▶ Extract

Yes manu its pretty good cant fault it. Just had a little battle with a new golf R kept up with him all the way to 120mph  down a slip road no problem what so ever i rarely speed though just wanted test it out and didnt realise how fast we were goin it took that short of time

Sent from my iPhone using Tapatalk


----------



## noname (Aug 20, 2015)

Yeah it's a lot of torque and gain speed is easy.
Any Audi engine fitted on a VW has more power and better gears ratio, and aerodynamic so we'll always win!


----------



## no name (Feb 16, 2014)

I'll be honest I'm getting a bit bored of my TTS now and def considering a tune.

High torque stage 2 is looking at approx 100hp power increase which should be more than enough to entertain me.

Really can't see my self shelling out for the RS for a couple more years. if at all.

Who's had a TTS done and what are your thoughts?


----------



## noname (Aug 20, 2015)

TTs can't gain same power as the TT with an easy map..but 350cv are guaranteed!


----------



## 21tesla (Aug 29, 2016)

A quick update on my stage1+ ECU/TCU tune with Unitronics. I chose this company because it's easier to find a dealer in Canada and the price is favourable. Revo's reputation is also very good and with comparable performance and reliability.

▶ What you have to do
From the car-tuning thread, print the passage starting at "Any Audi engine" and ending at "considering a tune.". The material after this thread is separate from it.

▶ Information supplied
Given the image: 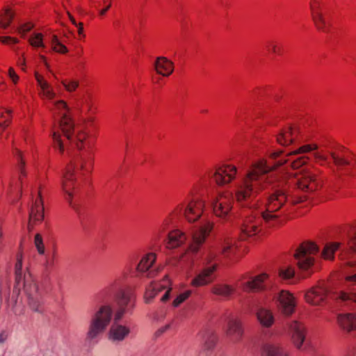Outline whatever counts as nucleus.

▶ Written response
Any Audi engine fitted on a VW has more power and better gears ratio, and aerodynamic so we'll always win!


----------



## no name (Feb 16, 2014)

I'll be honest I'm getting a bit bored of my TTS now and def considering a tune.